The lower budget arenas, like made-for-television movies, are a great place to get a foot in the door. The Hollywood Reporter reveals “in production” sources under their “Industry Tools” link. Various sites offer production dates and musical needs information for a fee.
Music supervisors are the ultimate go-to people when it comes to film and television. They make the decisions and negotiate the contracts. Nurturing a good relationship with one of these decision makers puts you way ahead of the game. Most of them have gatekeepers, in the form of receptionists, personal assistants, and secretaries, and they can make or break you, so use your best manners and most professional tactics. You oughta do that anyway!
With the advent of the Internet, the discovering of new talent is commonplace, and it is not at all unrealistic to think that talent could be you! Both the “Film and Television Music Guide” and the “Guild of Music Supervisors” provide potential contacts. All you need is one good connection to get started! Bear in mind, though, that any time your actual recording is going to be used and not just your copyright, you have to own the master, which includes ownership of the vocalists’ and musicians’ performances.
Assorted music business conferences across the country may feature panels of experts on this topic. Songwriter and performing rights organizations are good places to get wind of such events. If and when you attend one, networking and following through is a must. Pestering is a big no-no. If you are lucky enough to hit it off with a music supervisor at a conference, maximize the contact without driving him or her nuts. Ask for referrals if it seems appropriate.
Remember that production schedules are very tight, so send your package in an expedited fashion if you have been invited to do so. Present only your very best offerings in mastered form. This is not the place for static-ridden home recordings, no matter how good the song is. I will go out on a limb and suggest never submitting more than three songs at a time. More often it appears desperate and unsure.
Cable Music Channels
If you channel surf up to the very high numbers with your trusty TV remote, you will come to a couple of dozen music-only channels. These are basically the equivalent of commercial-free radio in the genre of your choice.
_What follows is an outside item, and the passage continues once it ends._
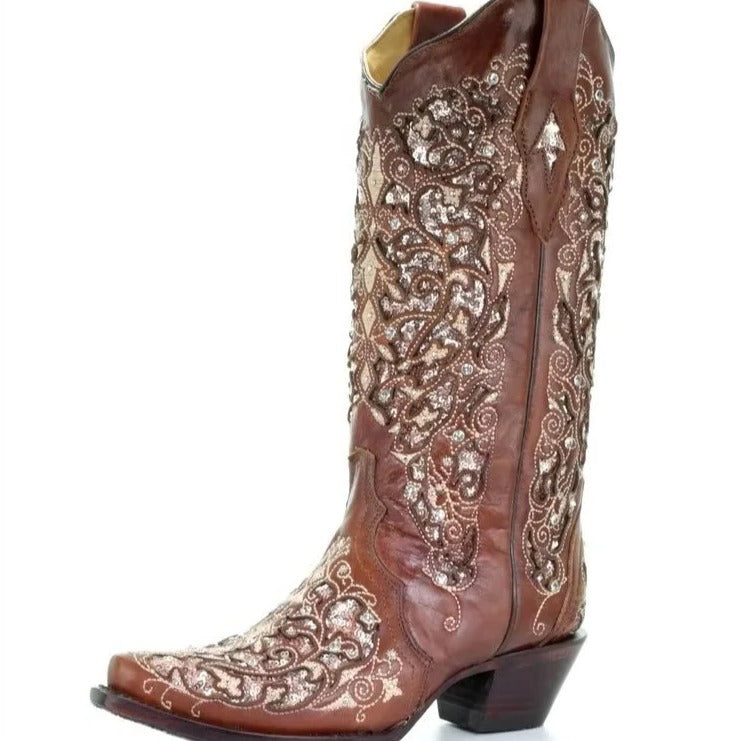Sparkling pointed-toe boots with colour-block design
My viewing area has two Christmas music channels, one more traditional, and one more contemporary. The channels collectively are called Music Choice, and submission guidelines can be found at musicchoice.com.
I know several writers of no great success who have managed to get annual play on these channels. The nice thing is that the songs seem to return year after year. Tackling this market is on my to-do list but procrastination has already ruled me out for this year!
So, as you can see, this market is much like other markets. There is no substitution for rolling up your sleeves, diving into the Internet for research, and making phone calls. Will you get the run around sometimes? Absolutely. I have watched publishers profusely thank a walk-in for their CD, only to chuck it in the trash as soon as the writer exits the building. It really is better not to cold-call. If someone won’t grant you an appointment, showing up anyway is not going to improve your odds. Move on.
The best piece of advice I ever received came from my friend, Steve Pope.
Stop whining about the contacts you don't have and maximize the ones you do!
I plan to take that advice very seriously… next year. Can you imagine the enormous satisfaction, not to mention "mula", in creating a bona fide “White Christmas”- type standard? It is the stuff of fantasies if you are a Christmas-head like I am.
Merry Christmas, and may all of your songwriting dreams come true!